----- Excerpt provided -----

Volatility of payment settlement group’s cryptocurrency poses questions

 

Ripple’s digital coin, XRP, is supposed to ‘oil the wheels’ of banking but the industry is nervous about the sharp rises and falls in its value © Alamy

 

Chloe Cornish in San Francisco and Martin Arnold in London

 

YESTERDAY

 

In October, a five-year-old company called Ripple boasted that it was one of America’s “most valuable start-ups . . . after Uber, Airbnb, Palantir and WeWork”.

 

Although its core finance technology business has not done much disrupting yet, cryptocurrency mania was growing the value of XRP, the digital coin created by Ripple’s founders and whose supply the company still controlled. XRP’s price rose 36,000 per cent during 2017, challenging bitcoin’s market value, giving Ripple an XRP hoard worth $200bn by Christmas.

 

XRP is a cryptocurrency outlier. Unlike decentralised, rebellious bitcoin, created post-financial crisis amid distrust of banks, XRP is supposed to grease creaking banking infrastructure, part of the back-office finance technology offered by San Francisco-based Ripple. Brad Garlinghouse, its chief executive, called XRP “the global liquidity solution for payment providers and banks”.

----- Extracted data -----

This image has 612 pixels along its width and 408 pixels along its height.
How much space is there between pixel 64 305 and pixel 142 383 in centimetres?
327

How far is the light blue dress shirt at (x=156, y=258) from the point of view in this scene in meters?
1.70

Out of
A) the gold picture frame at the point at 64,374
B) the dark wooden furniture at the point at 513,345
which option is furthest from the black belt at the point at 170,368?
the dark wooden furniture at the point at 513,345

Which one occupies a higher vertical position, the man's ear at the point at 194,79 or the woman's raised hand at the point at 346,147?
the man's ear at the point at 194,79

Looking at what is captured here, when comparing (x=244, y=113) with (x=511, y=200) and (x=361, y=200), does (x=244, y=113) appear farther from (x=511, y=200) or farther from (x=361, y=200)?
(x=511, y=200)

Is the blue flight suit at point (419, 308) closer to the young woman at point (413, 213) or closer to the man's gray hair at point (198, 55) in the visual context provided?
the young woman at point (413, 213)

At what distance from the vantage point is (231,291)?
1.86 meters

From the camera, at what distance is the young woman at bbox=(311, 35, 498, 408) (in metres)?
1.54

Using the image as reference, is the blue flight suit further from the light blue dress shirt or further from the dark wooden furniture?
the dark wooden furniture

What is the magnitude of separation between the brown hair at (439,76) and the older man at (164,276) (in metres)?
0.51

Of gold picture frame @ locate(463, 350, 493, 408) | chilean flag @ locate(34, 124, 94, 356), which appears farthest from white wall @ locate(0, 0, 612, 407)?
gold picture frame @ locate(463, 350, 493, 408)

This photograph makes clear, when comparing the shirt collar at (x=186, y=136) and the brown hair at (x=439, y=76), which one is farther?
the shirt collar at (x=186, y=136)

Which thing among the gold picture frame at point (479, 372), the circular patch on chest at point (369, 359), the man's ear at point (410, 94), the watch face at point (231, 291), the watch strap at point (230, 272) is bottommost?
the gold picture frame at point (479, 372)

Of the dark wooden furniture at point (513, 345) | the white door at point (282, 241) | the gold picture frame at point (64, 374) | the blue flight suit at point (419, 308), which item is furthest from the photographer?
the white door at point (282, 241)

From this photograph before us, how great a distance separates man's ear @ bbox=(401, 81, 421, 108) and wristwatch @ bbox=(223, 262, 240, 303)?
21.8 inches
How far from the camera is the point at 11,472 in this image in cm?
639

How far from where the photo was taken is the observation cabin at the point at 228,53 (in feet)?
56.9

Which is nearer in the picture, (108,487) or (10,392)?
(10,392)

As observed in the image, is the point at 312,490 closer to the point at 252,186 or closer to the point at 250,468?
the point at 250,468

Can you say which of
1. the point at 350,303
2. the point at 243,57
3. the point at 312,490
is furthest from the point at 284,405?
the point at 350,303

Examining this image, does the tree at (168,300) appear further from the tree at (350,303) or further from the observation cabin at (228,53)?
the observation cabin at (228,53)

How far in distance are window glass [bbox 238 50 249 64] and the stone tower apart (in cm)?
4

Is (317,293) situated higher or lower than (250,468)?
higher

-----
----- Extracted data -----

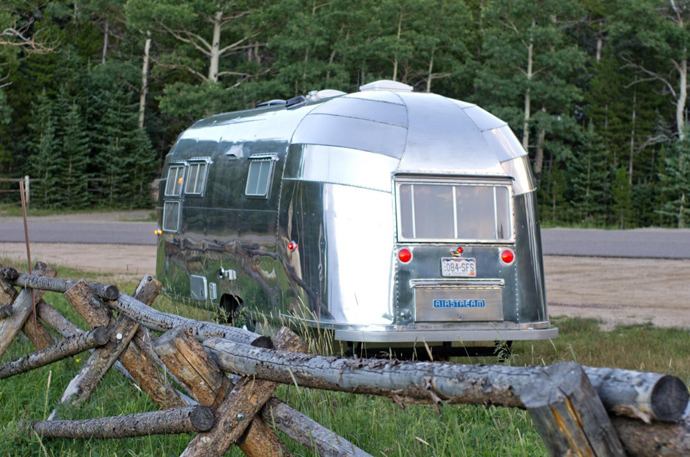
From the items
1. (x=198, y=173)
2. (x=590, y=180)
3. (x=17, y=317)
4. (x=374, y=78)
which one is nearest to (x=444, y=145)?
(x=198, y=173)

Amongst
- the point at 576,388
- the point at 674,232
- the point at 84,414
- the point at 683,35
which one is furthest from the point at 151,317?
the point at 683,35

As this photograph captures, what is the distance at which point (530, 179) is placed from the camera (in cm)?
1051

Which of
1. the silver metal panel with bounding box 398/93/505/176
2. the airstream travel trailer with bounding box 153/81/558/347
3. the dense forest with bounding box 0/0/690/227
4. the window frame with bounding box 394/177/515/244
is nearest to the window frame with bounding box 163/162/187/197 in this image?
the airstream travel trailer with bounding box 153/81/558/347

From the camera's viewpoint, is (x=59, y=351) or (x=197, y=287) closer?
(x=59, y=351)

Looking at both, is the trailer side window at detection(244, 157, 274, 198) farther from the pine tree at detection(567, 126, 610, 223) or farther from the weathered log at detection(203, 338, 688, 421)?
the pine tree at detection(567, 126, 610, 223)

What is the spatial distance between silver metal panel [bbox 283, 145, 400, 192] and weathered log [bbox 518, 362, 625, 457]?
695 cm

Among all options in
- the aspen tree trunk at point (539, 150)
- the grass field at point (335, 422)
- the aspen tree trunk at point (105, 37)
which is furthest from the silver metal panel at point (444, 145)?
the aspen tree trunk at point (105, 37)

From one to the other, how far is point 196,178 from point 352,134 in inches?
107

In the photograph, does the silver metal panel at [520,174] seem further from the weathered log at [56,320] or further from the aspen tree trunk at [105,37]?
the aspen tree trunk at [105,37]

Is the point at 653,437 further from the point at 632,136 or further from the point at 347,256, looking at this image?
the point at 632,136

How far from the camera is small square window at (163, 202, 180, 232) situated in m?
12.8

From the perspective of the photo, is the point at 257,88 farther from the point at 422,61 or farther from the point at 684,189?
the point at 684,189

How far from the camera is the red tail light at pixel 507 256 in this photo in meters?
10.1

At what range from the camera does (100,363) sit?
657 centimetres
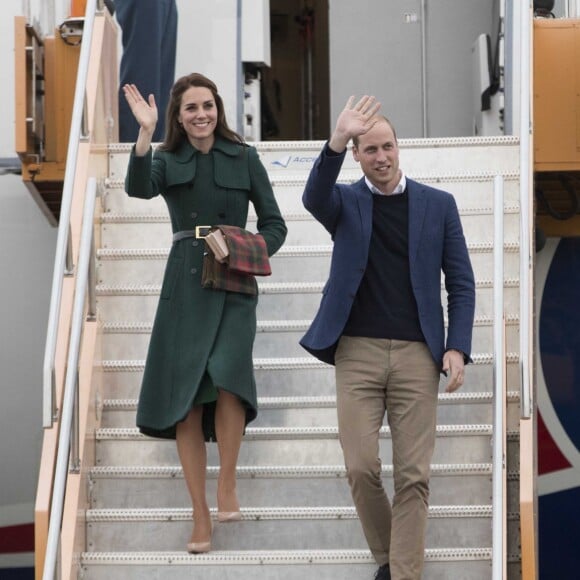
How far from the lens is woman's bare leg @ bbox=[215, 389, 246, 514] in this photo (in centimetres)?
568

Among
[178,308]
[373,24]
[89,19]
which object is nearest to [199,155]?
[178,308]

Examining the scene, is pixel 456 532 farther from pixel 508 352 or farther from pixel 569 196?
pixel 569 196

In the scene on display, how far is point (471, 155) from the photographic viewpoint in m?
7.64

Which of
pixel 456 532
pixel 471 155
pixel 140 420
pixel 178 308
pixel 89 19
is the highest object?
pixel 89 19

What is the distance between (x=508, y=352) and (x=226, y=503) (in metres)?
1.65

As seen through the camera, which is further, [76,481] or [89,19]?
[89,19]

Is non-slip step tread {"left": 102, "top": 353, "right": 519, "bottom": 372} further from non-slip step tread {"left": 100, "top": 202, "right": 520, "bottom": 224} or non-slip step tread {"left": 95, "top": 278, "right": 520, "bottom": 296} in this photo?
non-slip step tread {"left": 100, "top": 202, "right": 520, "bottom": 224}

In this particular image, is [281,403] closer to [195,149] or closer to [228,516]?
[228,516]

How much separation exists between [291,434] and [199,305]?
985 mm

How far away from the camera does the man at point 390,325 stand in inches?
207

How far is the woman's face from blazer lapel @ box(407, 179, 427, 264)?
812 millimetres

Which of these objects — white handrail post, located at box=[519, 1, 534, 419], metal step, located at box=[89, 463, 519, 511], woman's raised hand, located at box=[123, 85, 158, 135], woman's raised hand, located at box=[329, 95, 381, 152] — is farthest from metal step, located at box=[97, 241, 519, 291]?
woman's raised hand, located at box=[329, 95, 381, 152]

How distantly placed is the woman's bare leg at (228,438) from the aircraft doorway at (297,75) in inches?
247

-----

* Problem details:
Reproduce the entire piece on the volatility of Ripple's XRP coin, word for word and with nothing left out.

* Reply:
Volatility of payment settlement group’s cryptocurrency poses questions

 

Ripple’s digital coin, XRP, is supposed to ‘oil the wheels’ of banking but the industry is nervous about the sharp rises and falls in its value © Alamy

 

Chloe Cornish in San Francisco and Martin Arnold in London

 

YESTERDAY

 

In October, a five-year-old company called Ripple boasted that it was one of America’s “most valuable start-ups . . . after Uber, Airbnb, Palantir and WeWork”.

 

Although its core finance technology business has not done much disrupting yet, cryptocurrency mania was growing the value of XRP, the digital coin created by Ripple’s founders and whose supply the company still controlled. XRP’s price rose 36,000 per cent during 2017, challenging bitcoin’s market value, giving Ripple an XRP hoard worth $200bn by Christmas.

 

XRP is a cryptocurrency outlier. Unlike decentralised, rebellious bitcoin, created post-financial crisis amid distrust of banks, XRP is supposed to grease creaking banking infrastructure, part of the back-office finance technology offered by San Francisco-based Ripple. Brad Garlinghouse, its chief executive, called XRP “the global liquidity solution for payment providers and banks”.